Gance also goes beyond the mostly static camera setups of his contemporaries, strapping his camera to everything from overhead wires to the back of a horse. In a highly avant-garde move, many shots are handheld . At a rumbustious party, the handheld camera becomes a dancer, jerking around writhing female bodies in dizzying fashion. In a stormy battle, it becomes a mud-spattered foot-soldier, frantically dodging gunfire and submerged corpses. This scene, which lasts for an hour, vividly encapsulates the visceral horror of war in a way that seriously rivals Saving Private Ryan.

The most celebrated innovation is the finale. Widescreen was almost non-existent at the time of filming, and most of the film is shot in the much narrower aspect ratio of 1.33:1. But during the final twenty minutes, which depict Napoleon’s Italian campaigns, the screen suddenly widens to reveal a mesmerising triptych. In order to achieve a ‘widescreen’ effect, Gance operates three cameras side-by-side. There is a huge amount to take in. Sometimes the three images align to form an impressive landscape; at other times they show different aspects of the same scene. It’s genuinely and profoundly rousing – a delight given the present ubiquity of widescreen film and television.
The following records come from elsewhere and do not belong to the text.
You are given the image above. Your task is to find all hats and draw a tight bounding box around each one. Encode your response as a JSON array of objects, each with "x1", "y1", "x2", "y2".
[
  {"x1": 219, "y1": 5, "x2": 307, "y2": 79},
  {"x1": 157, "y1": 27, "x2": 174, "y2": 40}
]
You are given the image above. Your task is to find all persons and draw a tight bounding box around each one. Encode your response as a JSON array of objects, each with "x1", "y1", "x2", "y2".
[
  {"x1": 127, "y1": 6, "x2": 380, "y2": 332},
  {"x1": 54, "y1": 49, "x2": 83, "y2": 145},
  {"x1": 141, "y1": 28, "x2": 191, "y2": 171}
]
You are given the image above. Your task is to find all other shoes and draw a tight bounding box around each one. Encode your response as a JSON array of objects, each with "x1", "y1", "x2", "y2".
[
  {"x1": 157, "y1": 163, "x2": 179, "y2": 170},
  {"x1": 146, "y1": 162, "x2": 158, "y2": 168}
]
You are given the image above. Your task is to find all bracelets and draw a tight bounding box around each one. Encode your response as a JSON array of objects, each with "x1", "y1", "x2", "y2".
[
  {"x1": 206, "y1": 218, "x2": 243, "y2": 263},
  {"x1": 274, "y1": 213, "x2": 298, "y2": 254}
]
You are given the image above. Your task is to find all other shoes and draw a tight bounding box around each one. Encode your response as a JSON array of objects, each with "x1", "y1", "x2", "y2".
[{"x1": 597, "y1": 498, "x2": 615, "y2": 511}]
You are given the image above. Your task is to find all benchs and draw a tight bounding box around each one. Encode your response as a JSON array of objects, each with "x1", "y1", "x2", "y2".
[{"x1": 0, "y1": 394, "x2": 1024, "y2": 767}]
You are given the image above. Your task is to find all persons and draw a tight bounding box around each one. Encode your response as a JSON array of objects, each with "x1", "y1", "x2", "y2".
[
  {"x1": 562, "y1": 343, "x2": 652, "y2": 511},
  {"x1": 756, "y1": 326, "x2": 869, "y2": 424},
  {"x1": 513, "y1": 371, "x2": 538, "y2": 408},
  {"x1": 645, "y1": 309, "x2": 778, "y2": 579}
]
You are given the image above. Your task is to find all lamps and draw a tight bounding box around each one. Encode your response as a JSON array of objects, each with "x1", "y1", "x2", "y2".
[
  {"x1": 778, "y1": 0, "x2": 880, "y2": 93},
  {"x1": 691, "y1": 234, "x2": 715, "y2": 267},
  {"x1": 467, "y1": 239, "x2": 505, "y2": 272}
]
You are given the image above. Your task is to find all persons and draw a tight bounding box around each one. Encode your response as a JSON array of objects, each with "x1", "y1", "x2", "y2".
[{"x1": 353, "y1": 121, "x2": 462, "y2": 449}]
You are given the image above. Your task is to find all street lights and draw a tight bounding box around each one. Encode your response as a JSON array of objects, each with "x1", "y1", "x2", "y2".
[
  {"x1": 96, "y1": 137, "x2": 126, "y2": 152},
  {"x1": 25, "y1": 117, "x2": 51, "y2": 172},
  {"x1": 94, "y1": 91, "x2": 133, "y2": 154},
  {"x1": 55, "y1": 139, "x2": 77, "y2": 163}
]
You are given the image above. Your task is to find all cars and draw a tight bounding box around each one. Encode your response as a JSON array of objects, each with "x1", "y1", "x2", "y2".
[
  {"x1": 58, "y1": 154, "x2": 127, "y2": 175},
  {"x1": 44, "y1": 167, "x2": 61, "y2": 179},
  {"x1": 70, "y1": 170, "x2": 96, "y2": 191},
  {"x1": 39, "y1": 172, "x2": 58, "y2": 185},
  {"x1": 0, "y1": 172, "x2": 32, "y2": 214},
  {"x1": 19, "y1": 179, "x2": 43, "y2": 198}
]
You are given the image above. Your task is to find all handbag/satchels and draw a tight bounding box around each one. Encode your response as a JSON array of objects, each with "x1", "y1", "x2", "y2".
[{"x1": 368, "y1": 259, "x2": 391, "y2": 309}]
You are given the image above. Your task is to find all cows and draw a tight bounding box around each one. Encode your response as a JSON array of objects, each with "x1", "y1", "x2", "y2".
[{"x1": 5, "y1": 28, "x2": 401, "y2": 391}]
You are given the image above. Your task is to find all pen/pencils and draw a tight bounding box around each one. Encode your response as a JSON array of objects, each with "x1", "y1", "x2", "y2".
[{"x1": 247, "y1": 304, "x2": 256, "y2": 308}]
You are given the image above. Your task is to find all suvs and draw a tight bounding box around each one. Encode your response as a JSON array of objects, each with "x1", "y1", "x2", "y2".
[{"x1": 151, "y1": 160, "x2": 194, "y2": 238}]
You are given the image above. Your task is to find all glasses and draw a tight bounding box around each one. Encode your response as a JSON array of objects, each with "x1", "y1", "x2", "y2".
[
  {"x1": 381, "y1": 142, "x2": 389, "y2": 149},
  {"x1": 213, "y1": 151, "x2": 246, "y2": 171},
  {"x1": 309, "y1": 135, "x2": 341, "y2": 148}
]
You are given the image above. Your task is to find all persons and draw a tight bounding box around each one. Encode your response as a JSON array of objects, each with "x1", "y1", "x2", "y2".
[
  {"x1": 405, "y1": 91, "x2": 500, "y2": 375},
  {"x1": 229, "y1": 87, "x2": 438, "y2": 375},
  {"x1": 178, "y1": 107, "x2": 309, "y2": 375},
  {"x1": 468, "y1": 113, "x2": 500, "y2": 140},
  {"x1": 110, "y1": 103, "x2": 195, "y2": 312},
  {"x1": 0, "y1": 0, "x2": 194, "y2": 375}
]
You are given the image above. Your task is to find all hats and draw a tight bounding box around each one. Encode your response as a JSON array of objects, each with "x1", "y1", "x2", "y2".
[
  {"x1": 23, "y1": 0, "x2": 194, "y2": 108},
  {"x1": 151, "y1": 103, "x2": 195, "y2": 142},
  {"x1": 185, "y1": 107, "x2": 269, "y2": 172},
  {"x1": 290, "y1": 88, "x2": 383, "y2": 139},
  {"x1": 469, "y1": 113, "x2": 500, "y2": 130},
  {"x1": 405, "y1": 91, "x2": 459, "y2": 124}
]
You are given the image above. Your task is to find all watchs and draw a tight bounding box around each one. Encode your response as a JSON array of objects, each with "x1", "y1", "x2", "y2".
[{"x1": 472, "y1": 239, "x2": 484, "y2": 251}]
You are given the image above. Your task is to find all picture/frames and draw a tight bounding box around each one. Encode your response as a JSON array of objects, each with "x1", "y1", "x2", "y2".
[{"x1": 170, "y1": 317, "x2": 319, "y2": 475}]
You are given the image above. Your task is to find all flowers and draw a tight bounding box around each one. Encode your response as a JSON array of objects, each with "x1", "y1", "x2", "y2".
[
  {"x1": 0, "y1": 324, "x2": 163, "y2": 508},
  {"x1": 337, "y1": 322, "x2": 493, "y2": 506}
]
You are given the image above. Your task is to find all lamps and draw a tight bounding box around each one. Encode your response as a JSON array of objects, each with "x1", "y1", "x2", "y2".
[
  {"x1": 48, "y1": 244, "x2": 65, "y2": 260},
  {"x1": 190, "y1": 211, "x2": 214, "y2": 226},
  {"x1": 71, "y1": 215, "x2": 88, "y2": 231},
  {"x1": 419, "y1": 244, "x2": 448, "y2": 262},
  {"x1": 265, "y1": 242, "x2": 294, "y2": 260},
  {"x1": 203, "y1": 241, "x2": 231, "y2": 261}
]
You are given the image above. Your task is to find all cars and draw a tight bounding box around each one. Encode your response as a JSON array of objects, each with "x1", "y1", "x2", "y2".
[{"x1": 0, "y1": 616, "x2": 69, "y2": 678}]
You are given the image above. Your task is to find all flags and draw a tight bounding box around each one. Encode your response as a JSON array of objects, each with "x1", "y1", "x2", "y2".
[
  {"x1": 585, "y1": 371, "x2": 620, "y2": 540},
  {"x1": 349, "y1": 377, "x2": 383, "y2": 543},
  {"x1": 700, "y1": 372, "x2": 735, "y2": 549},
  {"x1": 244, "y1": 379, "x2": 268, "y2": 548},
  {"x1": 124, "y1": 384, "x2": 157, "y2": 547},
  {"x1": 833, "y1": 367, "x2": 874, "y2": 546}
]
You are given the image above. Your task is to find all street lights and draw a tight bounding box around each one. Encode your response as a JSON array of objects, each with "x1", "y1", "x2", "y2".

As late as the 1950s, Napoleon existed only in incomplete versions, some of which lacked as much as two-thirds of the running time. Inspired by an early viewing experience, British historian Kevin Brownlow has led an ongoing project to restore the film; it is now almost totally complete. It was recently re-released alongside a new recording of Carl Davis’ brilliantly dynamic score. Napoleon is therefore not only Gance’s triumph, but that of Brownlow, Davis, and all those who have cherished silent cinema enough to revive this extraordinary experience. It’s quite simply a masterpiece, and easily one of the greatest experiences I’ve ever had at the cinema.